Hi all,
reading all of this, it makes me wonder, do we need automatic adoption
that badly? Orphan requests exist, after all, and that system seems to
work just fine. To me it seems like package adoption should simply be a
request too. If that is in place, adoption requests should also be able
to be filed on a non-orphaned package, skipping the two-step orphan to
adoption process.
FWIW, I’m speaking as someone who has adopted multiple abandoned and/or
archived AUR packages in the past. For all of these I would have not
personally minded needing to go through a manual adoption process,
especially since at least one of them is a widely-used tool.
Maybe the numbers disagree with me on this, however, and there are so
many adoptions that the maintainers will be overwhelmed.
~ kleines Filmröllchen
Am 12.06.26 um 09:58 schrieb David C Rankin:
> On 6/12/26 2:22 AM, Iyán Méndez Veiga wrote:
>> I think making AUR read-only would affect its functionality too much.
>> I like the proposal of modifying the adoption step only.
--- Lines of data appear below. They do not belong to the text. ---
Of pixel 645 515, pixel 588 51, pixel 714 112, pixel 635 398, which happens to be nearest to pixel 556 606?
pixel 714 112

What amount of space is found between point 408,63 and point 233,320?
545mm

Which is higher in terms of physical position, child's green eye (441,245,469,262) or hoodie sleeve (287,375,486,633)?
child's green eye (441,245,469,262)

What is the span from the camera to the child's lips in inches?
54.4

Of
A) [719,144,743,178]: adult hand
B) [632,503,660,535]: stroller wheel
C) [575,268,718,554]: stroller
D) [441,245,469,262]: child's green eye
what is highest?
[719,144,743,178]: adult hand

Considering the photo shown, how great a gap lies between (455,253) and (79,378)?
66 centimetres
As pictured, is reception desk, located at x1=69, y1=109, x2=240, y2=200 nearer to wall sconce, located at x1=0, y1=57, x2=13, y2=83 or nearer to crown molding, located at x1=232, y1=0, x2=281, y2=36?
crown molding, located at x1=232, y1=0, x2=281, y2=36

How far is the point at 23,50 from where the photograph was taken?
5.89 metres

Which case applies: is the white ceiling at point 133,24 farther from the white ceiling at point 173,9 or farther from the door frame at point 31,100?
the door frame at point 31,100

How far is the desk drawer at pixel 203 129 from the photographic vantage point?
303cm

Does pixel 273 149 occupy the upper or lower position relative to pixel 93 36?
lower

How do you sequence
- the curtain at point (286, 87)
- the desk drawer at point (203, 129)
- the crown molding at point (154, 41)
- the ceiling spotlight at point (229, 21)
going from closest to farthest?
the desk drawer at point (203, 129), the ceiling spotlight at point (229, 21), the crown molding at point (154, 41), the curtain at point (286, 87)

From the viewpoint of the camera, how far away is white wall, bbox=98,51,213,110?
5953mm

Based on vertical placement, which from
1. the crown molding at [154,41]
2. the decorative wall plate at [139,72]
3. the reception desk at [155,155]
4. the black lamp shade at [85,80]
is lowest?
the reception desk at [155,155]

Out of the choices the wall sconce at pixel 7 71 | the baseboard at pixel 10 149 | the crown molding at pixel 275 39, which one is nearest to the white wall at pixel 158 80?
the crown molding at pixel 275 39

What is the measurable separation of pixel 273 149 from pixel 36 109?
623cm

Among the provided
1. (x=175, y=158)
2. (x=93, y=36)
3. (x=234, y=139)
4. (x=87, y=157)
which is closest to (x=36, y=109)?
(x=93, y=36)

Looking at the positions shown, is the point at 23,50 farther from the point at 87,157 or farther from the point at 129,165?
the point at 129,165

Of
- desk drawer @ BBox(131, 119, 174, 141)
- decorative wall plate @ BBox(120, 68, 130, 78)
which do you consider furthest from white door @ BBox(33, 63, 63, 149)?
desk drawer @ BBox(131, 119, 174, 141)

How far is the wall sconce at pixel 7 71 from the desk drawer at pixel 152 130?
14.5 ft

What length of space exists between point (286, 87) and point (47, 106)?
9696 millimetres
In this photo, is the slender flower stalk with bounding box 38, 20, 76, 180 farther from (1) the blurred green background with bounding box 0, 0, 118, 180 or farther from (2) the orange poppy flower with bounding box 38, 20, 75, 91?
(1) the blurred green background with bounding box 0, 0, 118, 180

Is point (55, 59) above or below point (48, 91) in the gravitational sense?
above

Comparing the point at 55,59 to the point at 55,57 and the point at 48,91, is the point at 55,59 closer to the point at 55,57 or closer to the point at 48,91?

Perhaps
>> adding a time delay is also enough, and would not add extra manual
>> work to Arch Linux developers.
>>
>> For example, it could be something like this:
>>
>> Min account age before being able to submit a new PKGBUILD: 24h
>> Min account age before being able to adopt orphan PKGBUILD: 7d
>>
>> Of course, this does not protect against account takeovers, or
>> against patient attackers that can wait a week to adopt packages, but
>> it would improve things a little bit without affecting AUR too much.
>> They cannot simply create new accounts after old ones are banned,
>> they have to wait another week.
>>
>> If all the attacks happened via the PKGBUILD adoption way, perhaps
>> the requirements can be toughen even more, like requiring a min
>> number of packages already being maintained by the account before
>> allowing to orphan.
>
> I like those ideas,
>
> I also think we can consider:
>
> 1) holding first X (10?) commits for new users until reviewed by
> human-in-the-loop; AND
>
> 2) holding commits for new users for X (30?) day period until
> reviewed by human-in-the-loop.
>
> That does add moderator involvement on the *front-end*, but it would
> take no more moderator time than reverting changes to remove the
> malware and banning the user currently done on the *back-end*.
>
> That would the malware from reaching AUR.
>
> A big thanks to the moderators and the community's efforts. This is
> no fun, but appears to be a new-normal.